Tracking this data gives MISD the confidence of having a platform that can protect its primary assets—the students and their data. “When I pull that data from Cisco XDR and report to our stakeholders showing the tickets resolved by us, and by the managed services team, and also the tickets resolved during off hours, they understand how the platform is addressing our security needs and how Cisco is helping us achieve 24/7 threat vigilance,” adds Cowan. “In a world of increasing cyberthreats, having that holistic visibility of our security environment in a single pane of glass and the capability of regular reporting has given me and everyone here that precious peace of mind. We feel more in control in keeping our environment safe.”

Simplifying security workflow has made Cowan’s team more efficient and at the same time more flexible. “Even when we’re not on campus, we can access the web-based XDR interface from anywhere with an added layer of MFA security using Cisco Duo,” Cowan explains. “We can log in, investigate, and take actions to address a potential threat regardless of our location.”

Proactively mitigating risks with Cisco XDR and Talos made MISD more resilient to security incidents. “We can now see and mitigate threats that are yet to surface in our environment. That makes our entire network more resilient. We can remove the threats before we even see them on the endpoints,” Bynum remarks.
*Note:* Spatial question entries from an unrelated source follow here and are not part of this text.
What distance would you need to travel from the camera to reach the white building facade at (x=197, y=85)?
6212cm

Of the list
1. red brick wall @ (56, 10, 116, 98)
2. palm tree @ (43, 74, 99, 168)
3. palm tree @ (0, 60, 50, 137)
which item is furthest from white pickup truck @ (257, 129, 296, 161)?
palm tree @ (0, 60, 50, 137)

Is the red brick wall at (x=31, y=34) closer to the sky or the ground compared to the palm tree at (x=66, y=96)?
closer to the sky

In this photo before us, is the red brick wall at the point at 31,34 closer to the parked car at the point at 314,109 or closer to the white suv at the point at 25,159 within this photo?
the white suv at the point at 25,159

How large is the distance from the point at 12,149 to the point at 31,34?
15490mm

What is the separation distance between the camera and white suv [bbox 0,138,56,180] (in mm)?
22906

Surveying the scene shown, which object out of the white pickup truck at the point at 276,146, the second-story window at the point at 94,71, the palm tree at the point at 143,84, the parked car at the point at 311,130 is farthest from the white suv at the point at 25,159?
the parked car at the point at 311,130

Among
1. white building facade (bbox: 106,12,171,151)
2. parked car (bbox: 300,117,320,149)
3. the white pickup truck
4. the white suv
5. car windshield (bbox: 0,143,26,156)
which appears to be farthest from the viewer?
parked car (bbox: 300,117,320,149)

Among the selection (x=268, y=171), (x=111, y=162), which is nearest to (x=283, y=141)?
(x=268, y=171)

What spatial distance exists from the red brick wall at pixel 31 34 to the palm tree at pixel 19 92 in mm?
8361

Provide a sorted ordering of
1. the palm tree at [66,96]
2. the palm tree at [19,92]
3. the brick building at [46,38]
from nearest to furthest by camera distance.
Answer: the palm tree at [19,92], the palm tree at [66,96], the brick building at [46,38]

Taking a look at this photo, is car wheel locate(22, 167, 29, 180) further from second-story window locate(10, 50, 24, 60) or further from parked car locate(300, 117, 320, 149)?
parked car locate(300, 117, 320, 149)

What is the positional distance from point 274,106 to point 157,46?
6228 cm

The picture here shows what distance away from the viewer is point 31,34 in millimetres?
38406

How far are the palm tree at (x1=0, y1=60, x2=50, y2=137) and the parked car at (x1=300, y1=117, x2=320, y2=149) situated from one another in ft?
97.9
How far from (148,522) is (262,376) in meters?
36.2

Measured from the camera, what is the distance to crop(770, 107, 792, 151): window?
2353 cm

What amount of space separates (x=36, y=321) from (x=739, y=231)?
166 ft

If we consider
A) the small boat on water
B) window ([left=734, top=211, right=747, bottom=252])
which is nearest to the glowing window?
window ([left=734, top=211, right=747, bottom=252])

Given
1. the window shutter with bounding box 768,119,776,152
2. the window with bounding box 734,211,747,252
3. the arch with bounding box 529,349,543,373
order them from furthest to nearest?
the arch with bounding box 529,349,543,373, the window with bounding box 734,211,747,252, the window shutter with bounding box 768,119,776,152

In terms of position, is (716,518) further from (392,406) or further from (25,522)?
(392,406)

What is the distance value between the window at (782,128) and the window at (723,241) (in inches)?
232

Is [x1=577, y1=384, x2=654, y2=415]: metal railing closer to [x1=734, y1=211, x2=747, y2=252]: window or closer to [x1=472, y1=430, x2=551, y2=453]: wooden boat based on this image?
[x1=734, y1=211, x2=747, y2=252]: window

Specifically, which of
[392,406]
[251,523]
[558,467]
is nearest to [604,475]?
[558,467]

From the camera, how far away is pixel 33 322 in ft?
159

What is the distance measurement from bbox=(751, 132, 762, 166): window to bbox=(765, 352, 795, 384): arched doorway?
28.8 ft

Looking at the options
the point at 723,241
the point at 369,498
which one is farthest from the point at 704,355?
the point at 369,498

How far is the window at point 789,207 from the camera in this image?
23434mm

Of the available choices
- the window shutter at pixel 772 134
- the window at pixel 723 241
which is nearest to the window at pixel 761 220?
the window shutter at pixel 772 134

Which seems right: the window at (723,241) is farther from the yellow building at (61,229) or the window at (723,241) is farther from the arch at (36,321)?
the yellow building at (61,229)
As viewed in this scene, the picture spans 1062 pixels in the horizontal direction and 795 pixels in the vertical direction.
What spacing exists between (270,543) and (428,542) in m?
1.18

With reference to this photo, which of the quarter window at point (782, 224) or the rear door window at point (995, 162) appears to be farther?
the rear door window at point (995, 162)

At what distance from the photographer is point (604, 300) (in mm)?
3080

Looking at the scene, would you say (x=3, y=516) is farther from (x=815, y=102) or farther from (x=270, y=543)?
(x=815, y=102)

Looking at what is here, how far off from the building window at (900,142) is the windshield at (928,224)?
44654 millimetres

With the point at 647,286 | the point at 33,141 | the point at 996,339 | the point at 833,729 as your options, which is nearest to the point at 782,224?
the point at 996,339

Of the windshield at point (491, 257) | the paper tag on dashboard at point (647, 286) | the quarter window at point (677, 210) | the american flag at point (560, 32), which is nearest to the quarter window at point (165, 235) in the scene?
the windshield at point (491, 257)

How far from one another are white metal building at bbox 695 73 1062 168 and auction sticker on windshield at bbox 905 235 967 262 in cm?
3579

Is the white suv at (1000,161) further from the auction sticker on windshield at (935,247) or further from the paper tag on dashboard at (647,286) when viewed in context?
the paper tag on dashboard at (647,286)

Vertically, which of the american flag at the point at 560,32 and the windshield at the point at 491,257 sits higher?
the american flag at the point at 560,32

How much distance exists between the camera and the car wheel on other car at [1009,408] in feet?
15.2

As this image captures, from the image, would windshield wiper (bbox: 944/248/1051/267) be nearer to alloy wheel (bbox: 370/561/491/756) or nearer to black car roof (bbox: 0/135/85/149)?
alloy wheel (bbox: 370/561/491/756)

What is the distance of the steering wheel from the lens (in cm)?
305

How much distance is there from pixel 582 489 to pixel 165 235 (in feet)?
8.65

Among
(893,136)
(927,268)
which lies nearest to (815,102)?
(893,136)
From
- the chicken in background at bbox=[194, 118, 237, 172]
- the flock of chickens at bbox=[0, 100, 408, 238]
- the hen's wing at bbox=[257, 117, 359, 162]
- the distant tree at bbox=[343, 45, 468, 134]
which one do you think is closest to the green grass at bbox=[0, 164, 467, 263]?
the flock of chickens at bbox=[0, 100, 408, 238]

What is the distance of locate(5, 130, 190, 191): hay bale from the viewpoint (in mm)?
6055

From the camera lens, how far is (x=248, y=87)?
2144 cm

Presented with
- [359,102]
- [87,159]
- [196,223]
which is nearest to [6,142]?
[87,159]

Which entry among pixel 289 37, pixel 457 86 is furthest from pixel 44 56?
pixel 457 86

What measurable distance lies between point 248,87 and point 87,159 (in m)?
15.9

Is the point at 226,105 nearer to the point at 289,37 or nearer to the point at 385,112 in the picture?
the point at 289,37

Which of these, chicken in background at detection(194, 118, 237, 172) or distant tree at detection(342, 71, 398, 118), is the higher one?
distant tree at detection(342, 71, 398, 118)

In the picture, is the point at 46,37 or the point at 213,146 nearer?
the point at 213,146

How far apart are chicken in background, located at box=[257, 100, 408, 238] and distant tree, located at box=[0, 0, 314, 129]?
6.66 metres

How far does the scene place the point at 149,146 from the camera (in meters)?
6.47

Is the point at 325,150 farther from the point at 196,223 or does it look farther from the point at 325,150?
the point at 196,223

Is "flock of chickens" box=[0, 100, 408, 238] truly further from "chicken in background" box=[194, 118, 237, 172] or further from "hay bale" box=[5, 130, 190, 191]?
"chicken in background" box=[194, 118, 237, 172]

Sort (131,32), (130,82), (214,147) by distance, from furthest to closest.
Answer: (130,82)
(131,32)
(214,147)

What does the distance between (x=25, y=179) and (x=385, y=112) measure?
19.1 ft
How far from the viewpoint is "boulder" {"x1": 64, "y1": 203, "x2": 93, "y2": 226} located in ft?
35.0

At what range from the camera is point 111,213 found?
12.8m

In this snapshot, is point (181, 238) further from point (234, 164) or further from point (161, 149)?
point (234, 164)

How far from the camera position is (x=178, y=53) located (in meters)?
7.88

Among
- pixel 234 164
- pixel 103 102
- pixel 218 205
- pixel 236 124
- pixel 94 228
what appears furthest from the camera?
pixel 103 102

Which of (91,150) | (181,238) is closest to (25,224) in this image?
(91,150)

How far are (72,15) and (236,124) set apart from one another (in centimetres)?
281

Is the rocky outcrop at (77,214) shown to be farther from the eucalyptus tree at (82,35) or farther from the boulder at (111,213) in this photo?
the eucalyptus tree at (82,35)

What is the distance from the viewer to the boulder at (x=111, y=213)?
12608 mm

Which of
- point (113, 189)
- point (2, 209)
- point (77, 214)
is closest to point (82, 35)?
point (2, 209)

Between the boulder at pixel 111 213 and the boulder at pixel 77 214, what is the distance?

“We’re excited with how the Cisco XDR platform is evolving by adding new features and capabilities. School districts have to deal with many moving parts, and it's great that the XDR team is listening and responding to our needs,” says Cowan. “The fact that it’s offering additional APIs to integrate more products to this platform gives us the confidence that we can rest assured the platform will always keep our environment safe and secured.”